2021年12月3日金曜日

時間は存在しない(1)エネルギーに関するコペルニクス的転回

 カルロ・ロヴェッリの『時間は存在しない』(NHK出版、2019年)を、久々に興奮して読んだ。この著者はイタリア生まれの理論物理学者。

 三部に分かれている。

 第一部では、現代物理学が時間について知り得たことを手短に紹介する。それはちょうど天動説が間違いであったと気づくように、時間の概念が崩壊していく過程でもある。

 第二部は、その結果残されたものについて述べる。《……本質だけが残された世界は美しくも不毛で、曇りなくも薄気味悪く輝いている。わたしが取り組んでいる量子重力理論と呼ばれる物理学は、この極端で美しい風景、時間のない世界を理解し、筋の通った意味を与えようとする試みなのだ。》と自分の立ち位置を見据えて述べている。

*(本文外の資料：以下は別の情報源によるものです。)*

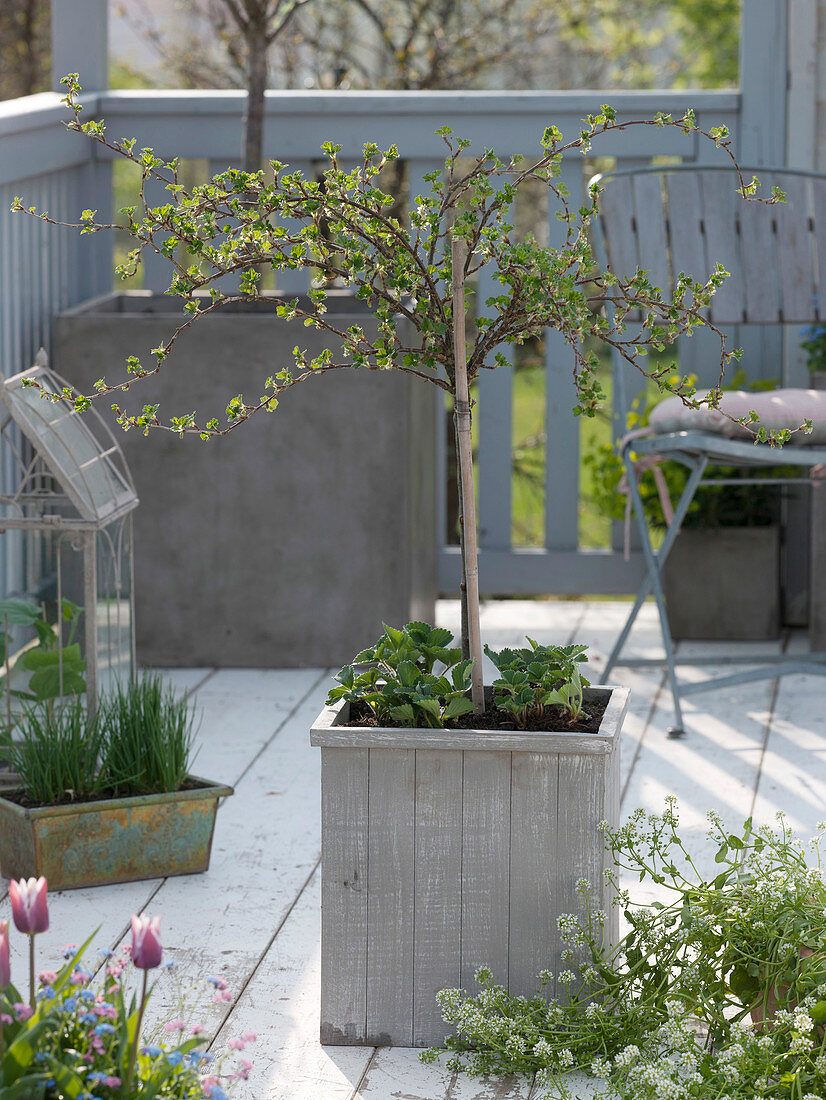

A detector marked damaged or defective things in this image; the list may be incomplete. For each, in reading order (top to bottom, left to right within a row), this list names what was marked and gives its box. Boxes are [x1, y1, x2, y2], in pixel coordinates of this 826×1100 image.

rusty metal trough planter [0, 778, 233, 888]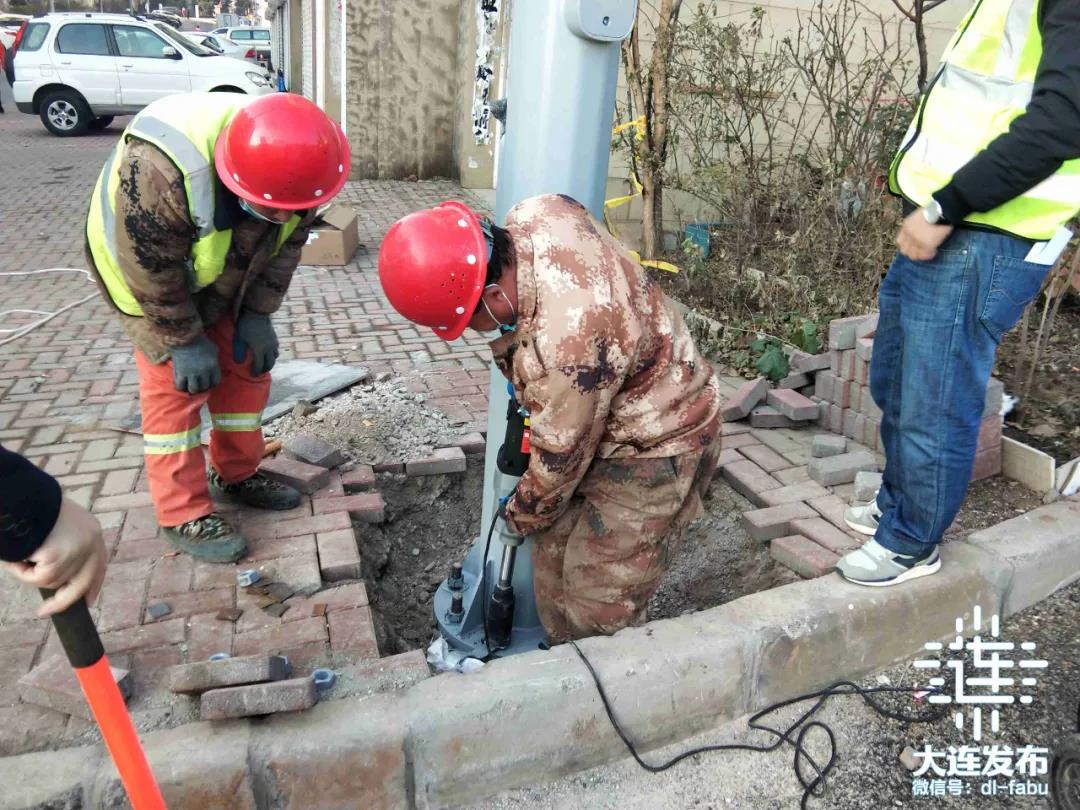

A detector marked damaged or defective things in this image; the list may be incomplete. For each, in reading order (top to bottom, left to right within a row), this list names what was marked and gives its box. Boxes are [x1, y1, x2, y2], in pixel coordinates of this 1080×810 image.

broken brick [199, 678, 315, 721]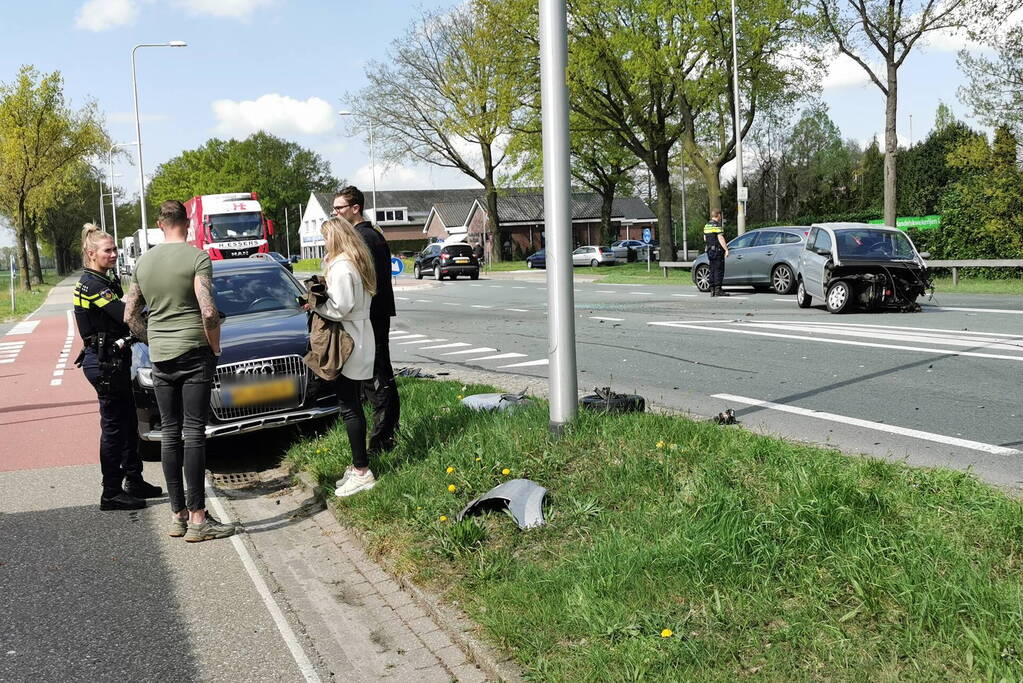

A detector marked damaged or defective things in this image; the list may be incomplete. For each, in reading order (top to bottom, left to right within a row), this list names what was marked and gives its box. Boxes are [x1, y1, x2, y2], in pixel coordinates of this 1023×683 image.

damaged dark car [793, 222, 932, 312]
damaged rear of car [793, 222, 932, 312]
damaged silver car [793, 222, 932, 312]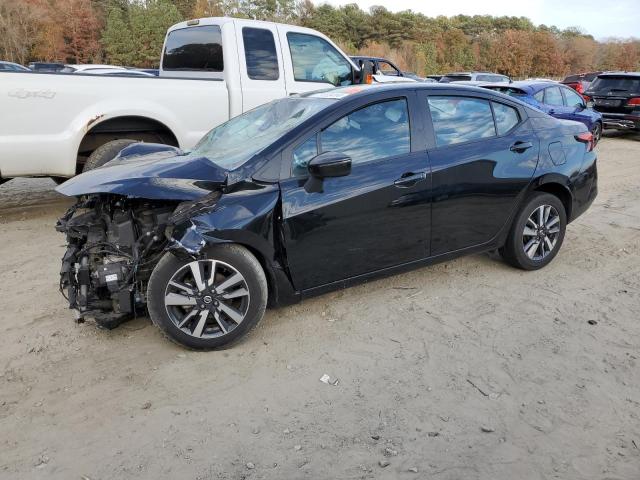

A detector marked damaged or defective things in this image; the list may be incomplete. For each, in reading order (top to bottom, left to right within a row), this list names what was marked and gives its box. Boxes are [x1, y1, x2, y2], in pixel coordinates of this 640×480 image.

 第三部を《もっとも難しく、それでいていちばん生き生きしており、わたしたち自身と深く関わっている」と前置きして、「第一部でこの基本的原理を追い求める家に失われた「時間」へと立ち戻る機関の旅》と概説し、《ちょうど探偵小説のように,今度は時間を生み出す張本人を探ってゆく》と予告する。たしかに物理学に関わる部分は「難しい」が、むしろ第一部第二部と異なり、ハラハラしながら一気に読み進めていった。

 この著者は「もしみなさんについてきてくださる気持ちがおありなら、時間に関する現在の地の到達点と思われるところへ……おつれしよう」と、控えめに開会宣言をしている所が、肝。つまりこの方は、私たち庶民大衆が崩壊している「時間」に対する観念を、物理学の方から解きほぐして、私たちの日常感覚に見事に連接している。著者が「難しい」というのは(たぶん)物理学のことではなく、哲学的な分野の頃に踏み込んでいるからではないか。私たちの日常感覚をコペルニクス的に展開させる。まさに「生き生きしている」記述だ。

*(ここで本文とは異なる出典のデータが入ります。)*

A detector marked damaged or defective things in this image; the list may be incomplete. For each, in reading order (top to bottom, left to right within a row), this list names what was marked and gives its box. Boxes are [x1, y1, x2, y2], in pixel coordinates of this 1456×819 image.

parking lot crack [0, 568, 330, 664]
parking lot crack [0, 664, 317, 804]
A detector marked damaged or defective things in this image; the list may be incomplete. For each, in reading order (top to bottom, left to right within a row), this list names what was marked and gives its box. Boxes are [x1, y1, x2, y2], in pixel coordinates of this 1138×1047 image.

《世界を動かしているのはエネルギー資源ではなく、低いエントロピーの資源なのだ。低いエントロピーがなければ、エネルギーは薄まって一様な熱となり、この世界は熱平衡状態になって眠りにつく。もはや過去と未来の区別はなく、何も起こらなくなる》

 この転換に作用している物理学的知見とは、「熱力学の第二法則」(本書に唯一登場する数式、ΔS≧0。エネルギーは不変だが、エントロピーは増大する。その方向は逆向きにできない)であるという。とすると太陽が低いエントロピーの源泉となる。そこから放出される(エントロピーの低い)熱い光子が1個地球に届くと地球から(エントロピーの高い)冷たい光子が10個放出される。太陽からの低いエントロピーが熱エネルギーに変わり、動植物を育て動かし、諸種の人工的構築物に変わり、地上の生命体の活動となって現れる。

 では太陽のエントロピーの源泉は何かと問うていくと、ついにはビッグバンへと向かうことになる。つまり、そこから逆算して考えてくると、「低いエントロピー資源が世界を動かしている」認識に至るというわけだ。

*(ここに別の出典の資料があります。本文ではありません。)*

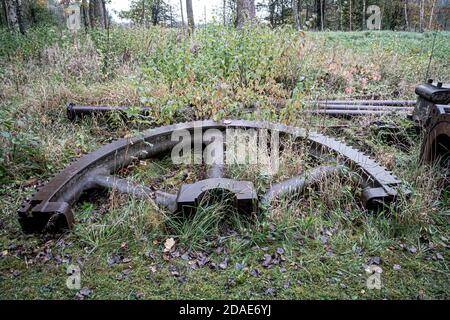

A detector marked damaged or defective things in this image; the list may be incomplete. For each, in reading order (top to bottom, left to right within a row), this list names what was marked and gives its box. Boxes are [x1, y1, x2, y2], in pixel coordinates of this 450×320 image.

rusty metal bracket [18, 120, 408, 232]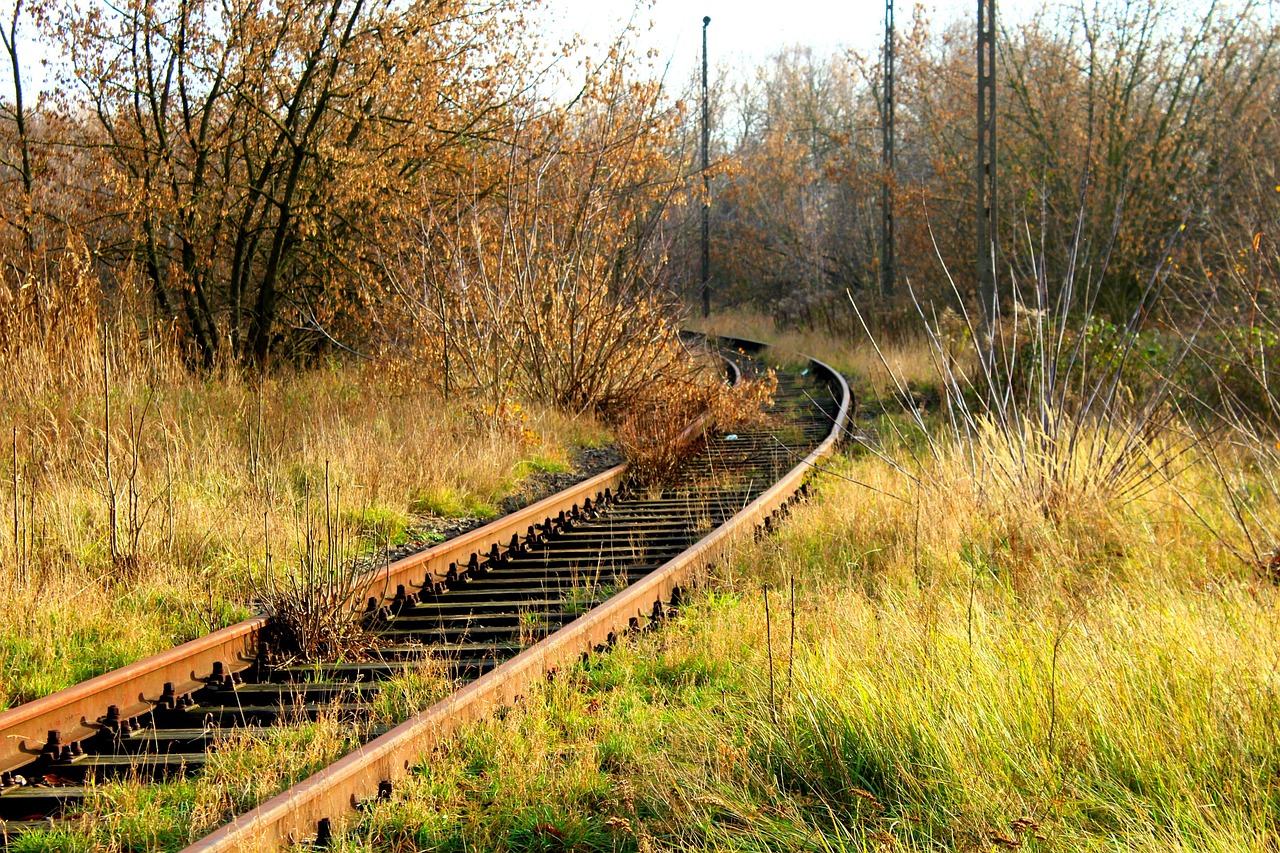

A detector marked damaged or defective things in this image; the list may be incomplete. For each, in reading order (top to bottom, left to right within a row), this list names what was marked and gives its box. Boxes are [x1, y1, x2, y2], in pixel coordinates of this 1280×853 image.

rusty railroad track [0, 336, 848, 848]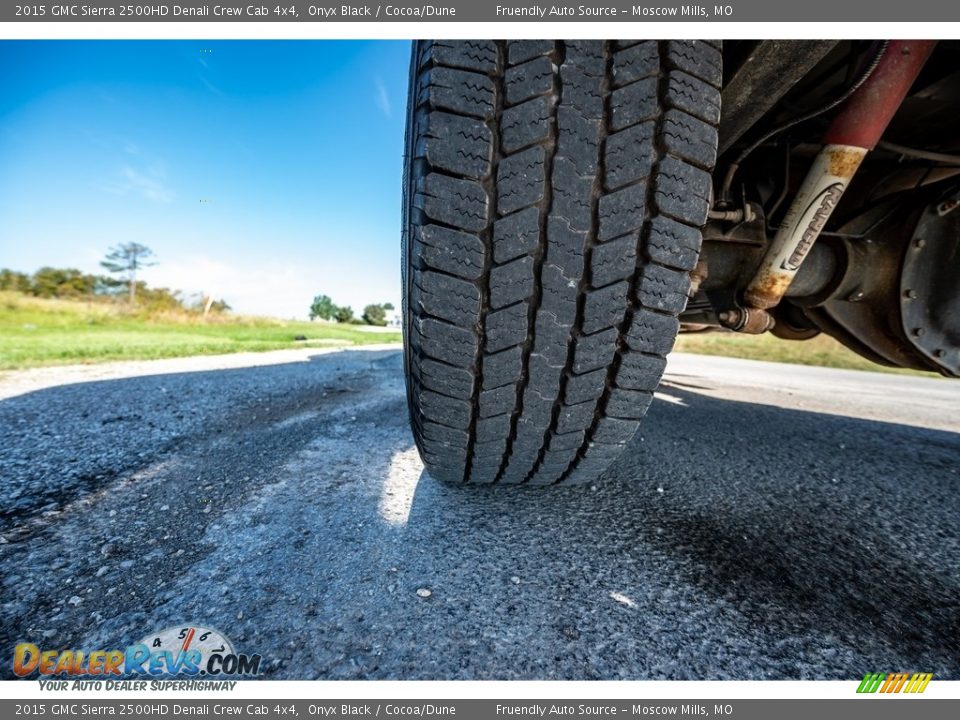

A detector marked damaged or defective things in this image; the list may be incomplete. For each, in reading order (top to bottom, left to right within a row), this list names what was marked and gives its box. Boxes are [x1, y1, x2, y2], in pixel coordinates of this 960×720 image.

rusty suspension component [744, 39, 936, 310]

 光合成は熱エネルギーをエントロピーに変えて溜め込む作用。動物はそれを食べてエントロピーを得ている。「餌から低いエントロピーを得ているだけのことで、生命は宇宙の他の部分同様、自己組織化された無秩序なのである」。

《宇宙自体が、閉じたり開いたりする部分同士の相互作用を通じて少しずつ自分をかき混ぜる宇宙の広大な領域が、秩序だった配置に閉じ込められたままになっているが、やがてあちこちで新たな回路が開き、そこから無秩序が広がる》

 コロナウィルスとヒトとの「かんけい」も、その一つと考えると、「すべての出来事を生じさせているのは、このどこまでも増大するエントロピーの踊り、宇宙の始まりの低いエントロピーを糧とする踊りであって、これこそがシヴァ神の真の踊りなのである」。